House Intelligence Committee Chairman Devin Nunes, a close Trump ally, has asked the Federal Bureau of Investigation to investigate the leaks of classified information that produced a series of damaging media reports, including the Flynn calls, as well as alleged leaks related to the rejection of Townley’s security clearance.
In an interview on Fox News last month, Nunes called the leaks “totally unacceptable.” And, he added, “I think most of this is probably from people who were in the old administration, but there still could be some people that have burrowed in and are providing classified information to the media.”

REMEMBER a total of NINE people who were hired to work in the Trump WH was fired because they failed their security clearance...
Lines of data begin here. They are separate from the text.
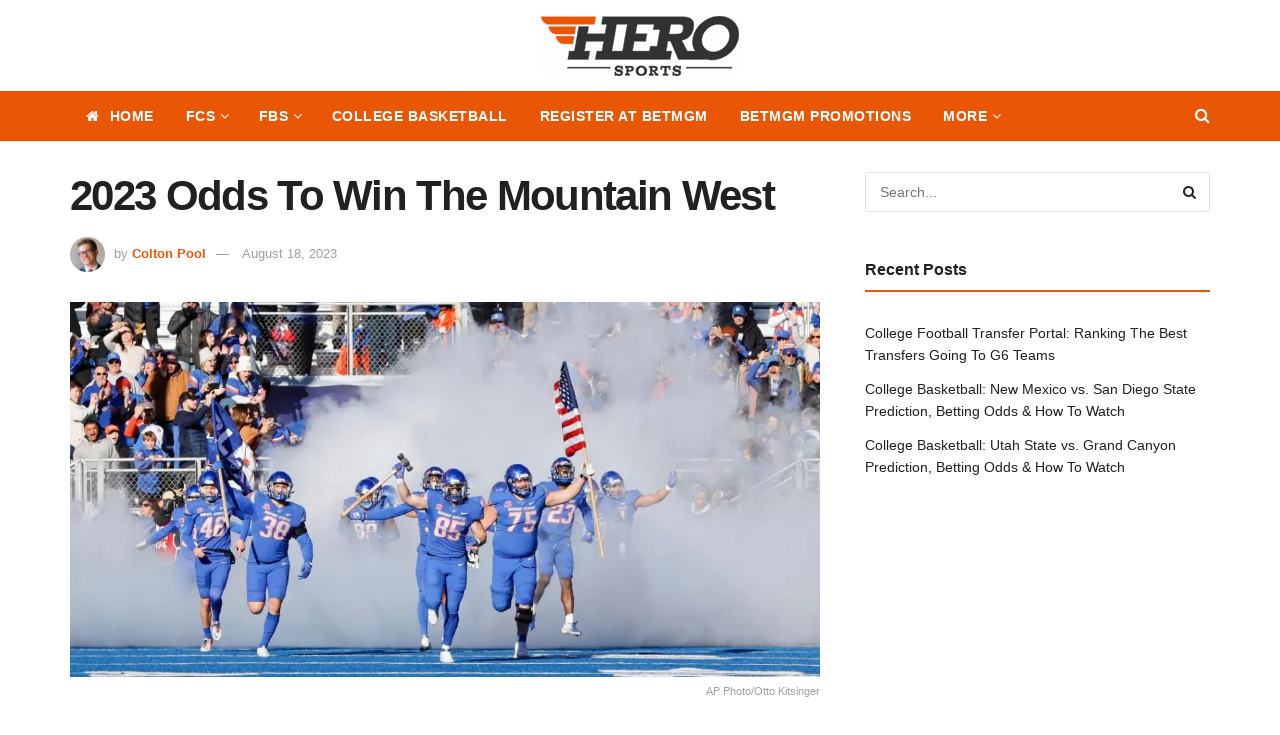

--- FILE ---
content_type: application/javascript
request_url: https://herosports.com/wp-content/plugins/herosports-granular-tracking/js/_push.js?ver=1.0.14
body_size: 764
content:
jQuery(function($) {

    $('.futures.single-option a, a.futures.single-option, .futures.multiple a').on('click', function(e) {
        var link = $(this);
        if (link.data('tracked')) return;
        link.data('tracked', true);
        var loc     = getLoc(link, true);
        pushToDl('Futures OddsAPI betslip link', 'click', loc, getPos(link, loc, false), getDetails(link), link.attr('href'));
    });

    $('.bet-option a').on('click', function(e) {
        var link = $(this);
        if (link.data('tracked')) return;
        link.data('tracked', true);
        var loc     = getLoc(link, true);
        pushToDl('SixPack betslip link', 'click', loc, getPos(link, loc, false), getDetails(link), link.attr('href'));
    });

    $('.oddsembed a.eventlink').on('click', function(e) {
        var link = $(this);
        if (link.data('tracked')) return;
        link.data('tracked', true);
        var loc     = getLoc(link, true);
        pushToDl('SixPack events page link', 'click', loc, getPos(link, loc, false), getDetails(link), link.attr('href'));
    });


    $('a[href*="betmgm-promotions"],a[href*="betmgmpromotions"], a[href*="betMGM-promotions"]').on('click', function(e) {
        var link  = $(this);
        var label = 'Internal Promopage link';
        var loc   = getLoc(link);
        if (link.data('tracked')) return;
        link.data('tracked', true);
        pushToDl(label, e.type, loc, getPos(link, loc), getDetails(link), link.attr('href'));
    });


    $('a[href*="betmgm.com"],a[href*="onelink.me"], a[href*="betmgmpartners.com"], a[href*="BetMGM.com"], a[href*="betMGM.com"]').on('click', function(e) {
        var link  = $(this);
        var label = 'core domain links';
        var loc   = getLoc(link);
        if (link.data('tracked')) return;
        link.data('tracked', true);
        pushToDl('core domain links', e.type, loc, getPos(link, loc), getDetails(link), link.attr('href'));
    });

    $('.jeg_mainmenu_wrap a[href*="herosports.com/"]').on('click', function(e) {
        var link  = $(this);
        if (link.data('tracked')) return;
        link.data('tracked', true);
        var loc   = link.closest('.sub-menu').length > 0 ? link.closest('.sub-menu').siblings('a').text() : link.text();
        pushToDl('top navigation - internal', 'click', loc, 'navigation', getDetails(link), link.attr('href'));
    });

});



function pushToDl(label, action, loc, pos, details, url) {
    var dataLayer = window.dataLayer || (window.dataLayer = []);
    dataLayer.push({
        'event': "Event.Tracking",
        'component.CategoryEvent': 'blogs',
        'component.LabelEvent': label,
        'component.ActionEvent': action,
        'component.LocationEvent': loc,
        'component.PositionEvent': pos,
        'component.EventDetails': details,
        'component.URLClicked': url,
        'component.ContentPosition': 'not applicable',
    });
}

function getDetails(link) {

    if (link.parent().hasClass('bet-option')) {
        return (link.attr('data-oddprefix') || '') + ': ' + link.text().trim();
    }

    if (link.children().first().is('img')) {
        var $img = link.children().first();
        if ($img.attr('title')) return $img.attr('title');

        return $img.attr('alt') ? $img.attr('alt') : link.attr('href');
    }
    var details = '';
    if (link.text().trim()!=""){
        details = link.text().trim();
    } else{
        details = link.attr('aria-label').trim();
    }

    return details;
}

function getLoc(el) {
    if (el.closest('.jeg_nav_row').length)                 return 'main-navigation';
    if (el.closest('.jeg_header_wrapper').length)          return 'header';
    if (el.closest('#footer').length)                      return 'footer';
    if (el.closest('.jeg_sticky_sidebar').length)          return 'right-sidebar';
    if (el.closest('.jeg_main_content').length)            return 'content-area';
    return 'untracked location';
}

function getPos(link, loc) {
    if (loc == 'main-navigation')    return 'Navigation';
    if (loc == 'header')             return 'Header Area';
    if (loc == 'content-area')       return 'Main Content Area';
    if (loc == 'right-sidebar')      return 'Right Sidebar';
    if (loc !== 'footer')            return 'Footer Area';
    var heading = link.parents().prevAll('h4').first();

    return heading.length > 0 ? heading.text() : 'untracked position';
}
What I like about McMaster now is that he appears to understand the horns of the conflict dilemma; wherein, the enduring "consolidate gains"/"better peace" political objectives of, for example, the U.S./the West (transformation of outlying states and societies more along modern western lines; incorporation of such states and societies more into the global economy); these run headlong into the "human factor" (to wit: the diametrically opposed political objectives of the targeted states and their societies):

McMaster Conflict Dilemma Horn Number One:

"First, War is Political. Army forces are prepared to do more than fight and defeat enemies; they must possess the capability to translate military objectives into enduring political outcomes. ... With these lessons in mind, the recently published U.S. Army Operating Concept (AOC) observes that “compelling sustainable outcomes in war requires land forces to defeat enemy organizations, establish security, and consolidate gains."

McMaster Conflict Dilemma Horn Number Two:

"Second, War is Human. People fight today for the same fundamental reasons that the Greek historian Thucydides identified nearly 2,500 years ago: fear, honor, and interest. ... The cultural, social, economic, religious, and historical considerations that comprise the human aspects of war must inform wartime planning as well as our preparation for future armed conflict."

http://minerva.dtic.mil/doc/McMaster_Continuity_and_Change_article.pdf)

Thus, in sum, what I like about McMaster now is that, re: the U.S./the West's enduring goal of transforming and incorporating the outlying states and societies of the world, he (McMaster) appears to soundly reject such concepts as "universal western values," "the overwhelming appeal of our way of life" and "the end of history;" thinking which suggested that the "human factor" (to wit: the natural/normal and generally significant native resistance to alien and profane transformation and assimilation); these such "human factors:"

a. Had been "overcome by events" (to wit: our winning of the Old Cold War) and, thus,

b. Could largely be ignored in our contemplation, planning, preparations and/or execution of war.

McMaster, rightfully it would seem, rejects such thinking and, thus, understands -- and tells us emphatically -- that the basic character of war, post-the Old Cold War, has not changed.